** begin Dataset content **

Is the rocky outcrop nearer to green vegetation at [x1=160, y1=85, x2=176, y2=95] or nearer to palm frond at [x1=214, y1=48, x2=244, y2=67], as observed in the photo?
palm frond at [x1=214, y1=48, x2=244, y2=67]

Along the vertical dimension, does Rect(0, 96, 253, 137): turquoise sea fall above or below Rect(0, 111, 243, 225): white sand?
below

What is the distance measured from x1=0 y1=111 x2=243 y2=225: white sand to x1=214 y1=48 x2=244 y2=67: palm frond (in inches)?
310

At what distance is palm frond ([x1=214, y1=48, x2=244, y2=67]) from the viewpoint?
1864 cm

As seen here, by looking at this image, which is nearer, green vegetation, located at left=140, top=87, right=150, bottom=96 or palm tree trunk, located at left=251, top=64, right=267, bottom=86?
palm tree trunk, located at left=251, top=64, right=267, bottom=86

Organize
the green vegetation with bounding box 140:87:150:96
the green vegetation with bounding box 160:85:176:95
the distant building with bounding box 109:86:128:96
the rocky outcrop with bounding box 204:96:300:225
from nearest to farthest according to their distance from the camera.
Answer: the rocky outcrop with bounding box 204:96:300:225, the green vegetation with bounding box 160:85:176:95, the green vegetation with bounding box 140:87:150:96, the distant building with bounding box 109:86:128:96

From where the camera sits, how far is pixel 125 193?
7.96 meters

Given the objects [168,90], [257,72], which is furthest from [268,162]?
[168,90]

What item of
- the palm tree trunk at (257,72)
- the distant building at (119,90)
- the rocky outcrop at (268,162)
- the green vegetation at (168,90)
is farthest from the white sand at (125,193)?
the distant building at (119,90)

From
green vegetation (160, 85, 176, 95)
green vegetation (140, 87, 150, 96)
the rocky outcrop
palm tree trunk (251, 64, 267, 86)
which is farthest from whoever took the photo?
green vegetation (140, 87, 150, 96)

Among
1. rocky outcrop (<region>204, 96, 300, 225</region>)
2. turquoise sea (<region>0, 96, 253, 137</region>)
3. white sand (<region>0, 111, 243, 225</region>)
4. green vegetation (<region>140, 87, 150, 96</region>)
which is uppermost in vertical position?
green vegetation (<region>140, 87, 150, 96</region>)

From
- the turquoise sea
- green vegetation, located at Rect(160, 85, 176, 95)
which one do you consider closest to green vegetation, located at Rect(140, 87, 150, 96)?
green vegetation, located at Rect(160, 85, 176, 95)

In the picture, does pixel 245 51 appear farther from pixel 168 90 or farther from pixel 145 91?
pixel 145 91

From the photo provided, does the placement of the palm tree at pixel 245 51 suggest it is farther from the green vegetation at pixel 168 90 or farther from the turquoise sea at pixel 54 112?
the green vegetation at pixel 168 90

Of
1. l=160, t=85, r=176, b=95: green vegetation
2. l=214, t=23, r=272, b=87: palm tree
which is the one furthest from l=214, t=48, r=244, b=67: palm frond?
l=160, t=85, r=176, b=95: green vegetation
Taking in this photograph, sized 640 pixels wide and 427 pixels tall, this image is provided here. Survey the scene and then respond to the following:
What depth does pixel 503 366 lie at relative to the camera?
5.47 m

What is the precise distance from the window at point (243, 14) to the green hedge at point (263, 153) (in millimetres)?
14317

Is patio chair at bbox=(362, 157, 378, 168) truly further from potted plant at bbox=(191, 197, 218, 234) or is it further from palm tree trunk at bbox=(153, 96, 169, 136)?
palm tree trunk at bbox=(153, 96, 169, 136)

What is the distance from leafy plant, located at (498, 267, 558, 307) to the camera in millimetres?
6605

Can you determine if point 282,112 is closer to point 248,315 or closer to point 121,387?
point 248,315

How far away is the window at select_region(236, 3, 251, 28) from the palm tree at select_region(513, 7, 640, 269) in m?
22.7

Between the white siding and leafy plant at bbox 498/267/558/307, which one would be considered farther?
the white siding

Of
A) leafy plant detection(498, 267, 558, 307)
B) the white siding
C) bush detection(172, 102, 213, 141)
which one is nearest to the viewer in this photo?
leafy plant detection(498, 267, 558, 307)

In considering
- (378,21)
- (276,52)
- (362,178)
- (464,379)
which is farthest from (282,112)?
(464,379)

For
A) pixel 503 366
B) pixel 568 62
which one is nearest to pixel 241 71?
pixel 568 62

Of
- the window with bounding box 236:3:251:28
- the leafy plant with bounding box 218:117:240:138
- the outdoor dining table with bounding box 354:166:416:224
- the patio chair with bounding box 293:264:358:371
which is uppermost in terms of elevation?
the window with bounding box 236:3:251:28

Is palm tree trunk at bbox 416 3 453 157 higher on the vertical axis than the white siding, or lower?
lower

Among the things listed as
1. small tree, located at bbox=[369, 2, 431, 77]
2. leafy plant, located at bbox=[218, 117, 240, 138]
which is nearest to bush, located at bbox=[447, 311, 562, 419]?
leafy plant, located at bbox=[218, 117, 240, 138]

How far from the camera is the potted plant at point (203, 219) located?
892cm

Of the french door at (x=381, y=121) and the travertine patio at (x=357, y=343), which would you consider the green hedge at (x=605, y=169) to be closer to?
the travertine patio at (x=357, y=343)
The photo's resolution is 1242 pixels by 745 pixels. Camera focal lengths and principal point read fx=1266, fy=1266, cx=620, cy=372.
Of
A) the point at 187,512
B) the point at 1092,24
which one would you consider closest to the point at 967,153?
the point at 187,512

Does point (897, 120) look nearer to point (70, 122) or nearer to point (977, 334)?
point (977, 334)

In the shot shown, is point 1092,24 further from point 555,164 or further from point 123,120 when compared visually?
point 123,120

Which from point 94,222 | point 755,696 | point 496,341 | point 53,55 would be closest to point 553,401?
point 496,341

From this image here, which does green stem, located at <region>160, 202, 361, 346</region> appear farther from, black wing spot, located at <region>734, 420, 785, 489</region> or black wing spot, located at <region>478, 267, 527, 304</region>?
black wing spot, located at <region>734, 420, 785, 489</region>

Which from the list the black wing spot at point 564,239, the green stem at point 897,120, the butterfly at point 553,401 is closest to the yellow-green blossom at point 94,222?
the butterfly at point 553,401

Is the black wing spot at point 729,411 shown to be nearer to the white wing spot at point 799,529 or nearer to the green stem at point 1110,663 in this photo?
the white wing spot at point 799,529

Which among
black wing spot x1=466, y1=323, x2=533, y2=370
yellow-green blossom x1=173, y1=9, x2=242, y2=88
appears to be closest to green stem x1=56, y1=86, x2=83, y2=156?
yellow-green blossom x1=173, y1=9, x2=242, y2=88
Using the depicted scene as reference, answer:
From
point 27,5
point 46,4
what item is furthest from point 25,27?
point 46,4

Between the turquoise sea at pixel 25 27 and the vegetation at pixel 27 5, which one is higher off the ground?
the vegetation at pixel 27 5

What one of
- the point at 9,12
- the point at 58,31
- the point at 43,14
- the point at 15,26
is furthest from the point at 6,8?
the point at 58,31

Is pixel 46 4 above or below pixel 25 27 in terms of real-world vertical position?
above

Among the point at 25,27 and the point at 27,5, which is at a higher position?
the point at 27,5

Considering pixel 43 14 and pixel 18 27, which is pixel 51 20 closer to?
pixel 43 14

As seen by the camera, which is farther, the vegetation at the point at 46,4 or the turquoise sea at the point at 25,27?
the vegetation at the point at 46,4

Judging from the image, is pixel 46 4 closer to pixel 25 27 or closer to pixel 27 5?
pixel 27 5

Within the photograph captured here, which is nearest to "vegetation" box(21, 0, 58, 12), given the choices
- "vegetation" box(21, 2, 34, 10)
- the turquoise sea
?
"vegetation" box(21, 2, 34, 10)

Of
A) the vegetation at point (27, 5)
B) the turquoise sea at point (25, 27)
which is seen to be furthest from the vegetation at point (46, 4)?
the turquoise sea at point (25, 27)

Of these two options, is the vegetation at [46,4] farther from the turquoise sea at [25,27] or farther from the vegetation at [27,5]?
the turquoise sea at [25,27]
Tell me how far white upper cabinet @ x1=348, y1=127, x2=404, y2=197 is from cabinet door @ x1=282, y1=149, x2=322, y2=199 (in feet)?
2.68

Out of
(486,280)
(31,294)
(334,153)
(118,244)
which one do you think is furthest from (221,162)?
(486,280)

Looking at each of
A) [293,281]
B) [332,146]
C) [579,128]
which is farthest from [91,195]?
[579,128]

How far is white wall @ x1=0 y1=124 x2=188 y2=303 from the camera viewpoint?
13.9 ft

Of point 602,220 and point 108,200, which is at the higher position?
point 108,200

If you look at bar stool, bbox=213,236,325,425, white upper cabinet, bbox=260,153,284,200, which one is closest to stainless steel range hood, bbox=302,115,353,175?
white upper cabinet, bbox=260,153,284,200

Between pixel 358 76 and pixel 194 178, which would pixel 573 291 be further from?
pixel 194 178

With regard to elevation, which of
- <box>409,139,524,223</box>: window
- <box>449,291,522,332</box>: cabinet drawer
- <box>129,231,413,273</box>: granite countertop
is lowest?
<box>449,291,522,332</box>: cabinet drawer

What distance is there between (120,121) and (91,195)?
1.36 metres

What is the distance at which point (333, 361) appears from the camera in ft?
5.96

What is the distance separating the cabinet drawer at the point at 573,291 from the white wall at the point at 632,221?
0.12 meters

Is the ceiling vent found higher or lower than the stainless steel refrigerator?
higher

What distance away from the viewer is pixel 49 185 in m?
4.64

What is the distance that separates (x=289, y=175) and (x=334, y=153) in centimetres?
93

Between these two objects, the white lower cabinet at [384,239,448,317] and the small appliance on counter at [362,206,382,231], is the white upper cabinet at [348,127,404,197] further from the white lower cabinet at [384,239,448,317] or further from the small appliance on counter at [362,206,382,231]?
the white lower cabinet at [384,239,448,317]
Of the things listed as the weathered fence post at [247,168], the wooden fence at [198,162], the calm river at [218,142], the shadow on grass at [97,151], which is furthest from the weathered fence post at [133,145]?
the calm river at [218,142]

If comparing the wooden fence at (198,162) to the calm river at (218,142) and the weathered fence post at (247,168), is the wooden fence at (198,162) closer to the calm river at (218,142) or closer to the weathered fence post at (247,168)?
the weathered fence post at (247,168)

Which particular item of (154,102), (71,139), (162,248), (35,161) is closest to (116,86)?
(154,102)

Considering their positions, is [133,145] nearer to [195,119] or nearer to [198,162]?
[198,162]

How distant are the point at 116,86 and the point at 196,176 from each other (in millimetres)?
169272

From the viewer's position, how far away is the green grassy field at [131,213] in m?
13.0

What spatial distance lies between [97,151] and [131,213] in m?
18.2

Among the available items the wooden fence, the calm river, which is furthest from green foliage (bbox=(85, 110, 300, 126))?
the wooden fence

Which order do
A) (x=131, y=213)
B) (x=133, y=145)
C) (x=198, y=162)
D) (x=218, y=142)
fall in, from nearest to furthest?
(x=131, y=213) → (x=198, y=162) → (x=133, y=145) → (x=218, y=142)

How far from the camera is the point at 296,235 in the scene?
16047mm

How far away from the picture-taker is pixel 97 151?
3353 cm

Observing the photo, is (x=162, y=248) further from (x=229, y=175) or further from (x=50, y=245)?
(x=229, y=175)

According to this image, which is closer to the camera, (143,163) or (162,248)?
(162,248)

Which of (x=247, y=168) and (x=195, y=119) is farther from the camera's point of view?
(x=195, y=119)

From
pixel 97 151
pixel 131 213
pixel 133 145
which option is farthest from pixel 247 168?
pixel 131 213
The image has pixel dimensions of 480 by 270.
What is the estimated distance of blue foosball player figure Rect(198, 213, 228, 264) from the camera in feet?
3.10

** end Dataset content **

# [Aim]
Retype the lines above without any changes, starting with the line that contains "According to this" and continuing through the final line.

# [Solution for this exercise]
According to this image, which is closer to the camera, (143,163) or (162,248)?
(162,248)

Which of (x=247, y=168) and (x=195, y=119) is farther from the camera's point of view?
(x=195, y=119)

From
pixel 97 151
pixel 131 213
pixel 133 145
which option is farthest from pixel 247 168?
pixel 131 213
The image has pixel dimensions of 480 by 270.
What is the estimated distance of blue foosball player figure Rect(198, 213, 228, 264) from the camera in feet?
3.10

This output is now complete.